Selected passage:
Nativists argue that environmental stimuli are too impoverished to account for the complexity of the human cognitive system and consequently they promote the importance of innate information processing capabilities. Empiricists argue that the rich structures available in the environment are underestimated by the nativists and that highly specialised innate information processing systems may not be necessary to get learning off the ground.
One of the great strengths of PDP networks is their ability to extract and represent the patterns of regularity inherent in a structured training environment. In this respect, they act like statistical inference machines. However, the information processing systems which they construct depends critically on their initial computational and architectural resources. The use of PDP networks to model development provides the researcher with a powerful tool for examining the trade-off between initial architectural/computational constraints on the one hand and environmental information on the other.
Modelling Brain Systems with Neural Networks
Our current state of knowledge concerning the brain mechanisms underlying human mental development is scant. It is likely that different neural systems embody different computational principles and it is becoming increasing apparent that brain development is a far more malleable process than was previously imagined. The organisation of mature brain systems varies considerably from one individual to the next. Even in adulthood, the brain is still sufficiently malleable to permit the transfer of mental function to different cortical centres after lesion.
The wide variety of neural systems that emerge during development poses a real problem for understanding the basic principles underlying the computations performed. We need to understand the principles of neural computation if we are to decipher the solutions that the brain has constructed in the service of intelligent behaviour. It is improbable that we will understand brain function fully by studying the activity of single neurons.

Problems to solve:
a. Update the part of the passage on brain development that opens with the words "The wide variety" and closes with "of single neurons.", putting "adaptive behaviour" in place of "intelligent behaviour".
b. Write what comes next in the passage on brain development, picking up after its final sentence.

Given records:

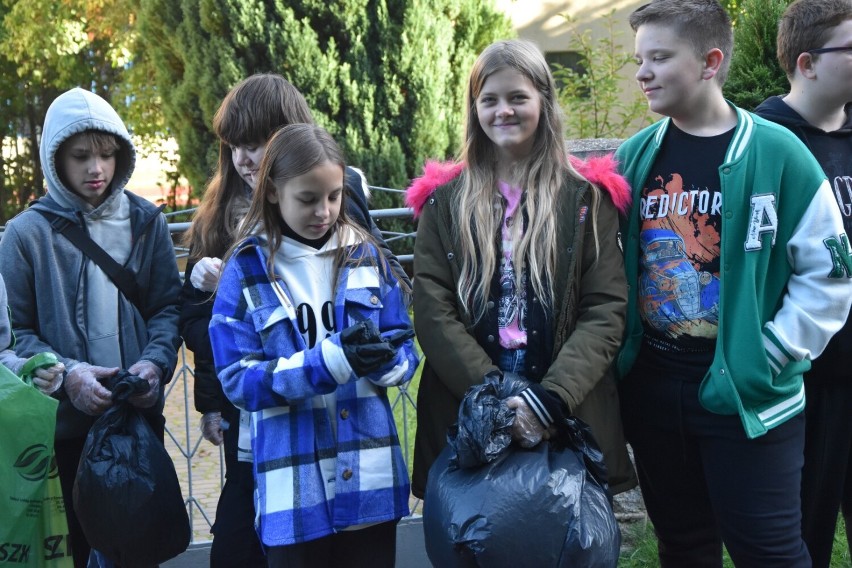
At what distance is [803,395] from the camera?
2.88m

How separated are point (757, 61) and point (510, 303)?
2692mm

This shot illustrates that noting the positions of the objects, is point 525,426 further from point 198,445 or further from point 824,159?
point 198,445

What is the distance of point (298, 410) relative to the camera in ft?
9.05

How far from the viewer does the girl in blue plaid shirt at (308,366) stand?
270cm

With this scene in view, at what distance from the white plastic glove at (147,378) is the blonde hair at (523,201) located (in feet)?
3.38

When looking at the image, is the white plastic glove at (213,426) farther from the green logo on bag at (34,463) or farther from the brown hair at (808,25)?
the brown hair at (808,25)

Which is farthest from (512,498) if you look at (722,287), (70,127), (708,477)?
(70,127)

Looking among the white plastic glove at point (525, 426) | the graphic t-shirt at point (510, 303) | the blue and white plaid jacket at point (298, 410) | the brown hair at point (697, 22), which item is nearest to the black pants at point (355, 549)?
the blue and white plaid jacket at point (298, 410)

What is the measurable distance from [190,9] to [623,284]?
8052 mm

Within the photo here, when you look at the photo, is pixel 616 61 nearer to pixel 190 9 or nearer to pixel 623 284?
pixel 190 9

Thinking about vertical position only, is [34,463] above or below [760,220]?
below

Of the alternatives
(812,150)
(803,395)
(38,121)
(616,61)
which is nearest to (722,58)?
(812,150)

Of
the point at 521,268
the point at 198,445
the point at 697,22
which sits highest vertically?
the point at 697,22

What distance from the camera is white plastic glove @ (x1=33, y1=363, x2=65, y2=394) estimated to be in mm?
2957
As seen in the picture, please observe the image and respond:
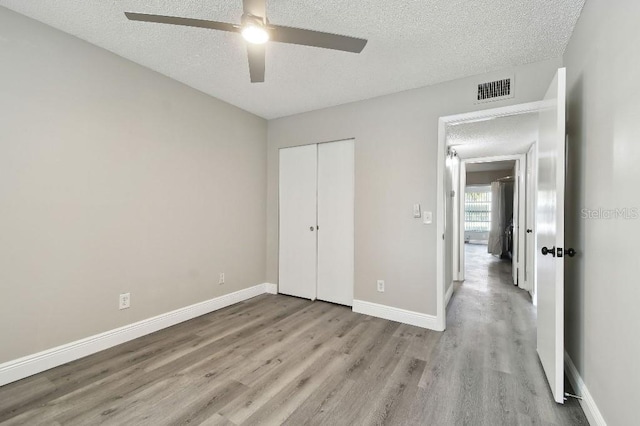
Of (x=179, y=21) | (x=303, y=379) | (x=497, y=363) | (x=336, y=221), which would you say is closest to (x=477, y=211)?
(x=336, y=221)

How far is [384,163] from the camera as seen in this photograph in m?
3.19

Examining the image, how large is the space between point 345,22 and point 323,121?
167 centimetres

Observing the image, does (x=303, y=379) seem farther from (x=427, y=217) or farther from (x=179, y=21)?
(x=179, y=21)

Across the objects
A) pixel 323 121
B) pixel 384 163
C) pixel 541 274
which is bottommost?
pixel 541 274

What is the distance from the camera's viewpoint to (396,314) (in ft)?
10.1

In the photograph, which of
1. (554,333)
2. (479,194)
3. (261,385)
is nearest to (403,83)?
(554,333)

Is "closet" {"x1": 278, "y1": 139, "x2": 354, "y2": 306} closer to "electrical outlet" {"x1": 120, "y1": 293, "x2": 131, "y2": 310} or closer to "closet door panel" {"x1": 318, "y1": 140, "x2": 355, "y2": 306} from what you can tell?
"closet door panel" {"x1": 318, "y1": 140, "x2": 355, "y2": 306}

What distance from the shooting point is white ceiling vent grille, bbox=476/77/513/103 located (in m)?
2.55

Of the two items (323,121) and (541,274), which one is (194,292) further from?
(541,274)

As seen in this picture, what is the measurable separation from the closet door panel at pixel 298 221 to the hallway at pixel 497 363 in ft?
5.94

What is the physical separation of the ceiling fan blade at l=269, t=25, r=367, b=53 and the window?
31.7 feet

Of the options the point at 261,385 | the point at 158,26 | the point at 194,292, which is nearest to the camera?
the point at 261,385

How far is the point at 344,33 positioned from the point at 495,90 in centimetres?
153


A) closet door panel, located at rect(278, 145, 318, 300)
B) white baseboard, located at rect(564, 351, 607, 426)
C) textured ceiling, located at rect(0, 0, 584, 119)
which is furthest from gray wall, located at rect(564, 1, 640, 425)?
closet door panel, located at rect(278, 145, 318, 300)
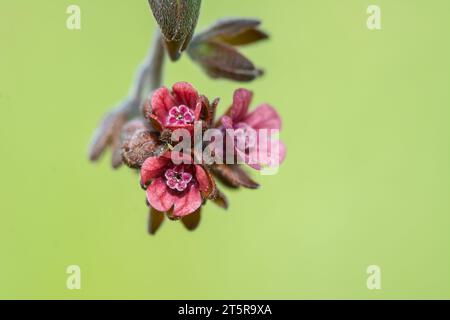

Answers per task:
a.
The wide variety of neural systems that emerge during development poses a real problem for understanding the basic principles underlying the computations performed. We need to understand the principles of neural computation if we are to decipher the solutions that the brain has constructed in the service of adaptive behaviour. It is improbable that we will understand brain function fully by studying the activity of single neurons.

b.
Unfortunately, when we move to higher levels of neural organisation the complexity of the structures involved becomes daunting. Analysing the details of brain activity and neural connectivity pose practical and methodological problems that may prove intractable. Modelling offers a way forward in the study of the computational principles underlying the operation of these complex systems. In much the same way as an engineer studying fluid dynamics might use a computer model to test theories about fluid motion along a pipe, reseachers can use artificial neural networks to study the learning properties of complex neural systems.
Armed with this knowledge, we are in a better position to identify tasks that require complex computational/architectural resources to get learning off the ground and tasks that require a relatively minimal pre-wiring of the system. Studying the properties of artificial learning systems can inform our understanding of the brain and its development, thereby contributing to our understanding of the mechanisms underlying the development and functioning of the mature brain.